Tyner has attacked what he perceives as Schreibman's lukewarm stances on hydraulic fracturing, foreign policy and Wall Street corruption. Schreibman has somewhat evasively said that fracking simply requires further study, but this week opposed the Cuomo administration's leaked plan to allow limited fracking in the Southern Tier.
Republicans have a three-way contest to determine who runs against incumbent Sen. Kirsten Gillibrand. Manhattan lawyer Wendy Long and Rep. Bob Turner, who took disgraced Rep. Anthony Weiner's seat away from the Democrats last year, are the frontrunners in a race that also includes Nassau County Comptroller George Maragos.
The campaign has been somewhat mild with all three candidates sharing many of the same positions, but some important distinctions were made last week when they debated in Manhattan.
Long, who along with Maragos has signed lobbyist Grover Norquist's anti-tax pledge, chided Turner's position that tax hikes should be on the table in Capitol Hill negotiations. Turner said his stance is the only realistic option with Democrats controlling the White House and Senate.

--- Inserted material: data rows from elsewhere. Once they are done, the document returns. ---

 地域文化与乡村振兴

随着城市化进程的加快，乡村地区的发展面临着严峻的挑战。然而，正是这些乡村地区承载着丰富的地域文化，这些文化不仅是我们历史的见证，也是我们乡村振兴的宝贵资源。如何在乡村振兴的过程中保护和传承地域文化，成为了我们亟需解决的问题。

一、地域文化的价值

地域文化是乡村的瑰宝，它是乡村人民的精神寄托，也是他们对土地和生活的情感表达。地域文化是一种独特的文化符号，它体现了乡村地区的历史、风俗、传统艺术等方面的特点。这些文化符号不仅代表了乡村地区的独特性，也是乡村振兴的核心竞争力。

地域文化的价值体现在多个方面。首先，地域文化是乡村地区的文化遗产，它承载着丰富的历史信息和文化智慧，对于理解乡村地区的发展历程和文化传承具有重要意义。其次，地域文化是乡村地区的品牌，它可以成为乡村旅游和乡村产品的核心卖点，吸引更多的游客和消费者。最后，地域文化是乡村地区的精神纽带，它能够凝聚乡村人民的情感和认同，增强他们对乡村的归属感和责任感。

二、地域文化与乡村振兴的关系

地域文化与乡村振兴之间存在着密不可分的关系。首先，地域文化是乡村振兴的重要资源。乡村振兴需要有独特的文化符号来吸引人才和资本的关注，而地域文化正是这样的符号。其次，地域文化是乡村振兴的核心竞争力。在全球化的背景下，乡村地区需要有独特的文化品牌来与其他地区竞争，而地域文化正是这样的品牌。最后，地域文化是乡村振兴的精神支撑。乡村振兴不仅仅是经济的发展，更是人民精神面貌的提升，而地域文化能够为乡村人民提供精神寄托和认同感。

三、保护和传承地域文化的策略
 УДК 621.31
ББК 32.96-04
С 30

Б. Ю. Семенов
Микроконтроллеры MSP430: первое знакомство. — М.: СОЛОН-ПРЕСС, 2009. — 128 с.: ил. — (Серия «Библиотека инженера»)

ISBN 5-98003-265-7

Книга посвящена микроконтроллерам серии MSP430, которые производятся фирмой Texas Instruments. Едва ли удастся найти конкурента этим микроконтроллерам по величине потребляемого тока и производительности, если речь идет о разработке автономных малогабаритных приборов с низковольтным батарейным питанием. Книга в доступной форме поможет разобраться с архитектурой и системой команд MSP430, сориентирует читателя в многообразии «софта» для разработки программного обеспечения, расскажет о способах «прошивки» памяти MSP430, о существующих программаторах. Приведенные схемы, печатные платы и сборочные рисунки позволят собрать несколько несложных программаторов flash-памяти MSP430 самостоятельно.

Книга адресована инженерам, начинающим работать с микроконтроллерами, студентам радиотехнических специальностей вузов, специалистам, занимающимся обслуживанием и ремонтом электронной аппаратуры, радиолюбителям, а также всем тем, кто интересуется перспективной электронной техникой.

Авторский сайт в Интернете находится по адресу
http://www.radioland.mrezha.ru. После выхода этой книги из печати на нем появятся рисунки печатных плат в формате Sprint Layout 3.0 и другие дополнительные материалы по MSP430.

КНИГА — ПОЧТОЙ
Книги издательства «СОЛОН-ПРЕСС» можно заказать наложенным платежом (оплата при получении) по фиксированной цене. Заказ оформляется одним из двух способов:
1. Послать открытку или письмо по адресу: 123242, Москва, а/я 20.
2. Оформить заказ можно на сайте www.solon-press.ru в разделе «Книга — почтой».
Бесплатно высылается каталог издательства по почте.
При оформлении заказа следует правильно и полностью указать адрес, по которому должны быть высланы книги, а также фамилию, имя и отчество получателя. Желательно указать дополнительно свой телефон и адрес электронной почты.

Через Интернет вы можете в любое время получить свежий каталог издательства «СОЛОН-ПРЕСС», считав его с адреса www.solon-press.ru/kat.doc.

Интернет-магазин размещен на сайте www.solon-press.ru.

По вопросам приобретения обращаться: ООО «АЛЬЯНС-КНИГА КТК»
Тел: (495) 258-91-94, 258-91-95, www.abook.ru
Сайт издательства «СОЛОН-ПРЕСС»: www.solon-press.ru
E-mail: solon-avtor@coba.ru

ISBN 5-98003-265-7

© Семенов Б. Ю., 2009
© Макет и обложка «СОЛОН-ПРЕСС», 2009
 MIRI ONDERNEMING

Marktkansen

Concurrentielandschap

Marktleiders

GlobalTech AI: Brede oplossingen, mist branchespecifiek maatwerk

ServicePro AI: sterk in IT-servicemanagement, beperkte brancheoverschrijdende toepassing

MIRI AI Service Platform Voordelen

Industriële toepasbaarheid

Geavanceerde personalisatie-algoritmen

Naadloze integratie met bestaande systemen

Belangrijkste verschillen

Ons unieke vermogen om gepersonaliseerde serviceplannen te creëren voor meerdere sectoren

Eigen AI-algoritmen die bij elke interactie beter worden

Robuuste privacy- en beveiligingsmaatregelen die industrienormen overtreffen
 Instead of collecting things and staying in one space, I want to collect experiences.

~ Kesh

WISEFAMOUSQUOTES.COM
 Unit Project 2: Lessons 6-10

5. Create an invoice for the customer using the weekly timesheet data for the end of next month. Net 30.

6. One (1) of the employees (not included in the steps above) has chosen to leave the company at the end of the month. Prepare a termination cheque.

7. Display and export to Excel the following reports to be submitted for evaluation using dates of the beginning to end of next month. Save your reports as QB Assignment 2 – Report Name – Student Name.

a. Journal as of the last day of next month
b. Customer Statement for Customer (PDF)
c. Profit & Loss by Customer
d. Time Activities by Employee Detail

Rep. Richard Hanna faces a challenge in the new 22nd District from Michael Kicinski of Earlville, an electronics engineer and Norwich Tea Party Patriots activist. The portion of Otsego County that Hanna represents was added to the new 19th District.
With so much at stake, voters should find the time to make their voices heard in some races that offer real, tangible choices.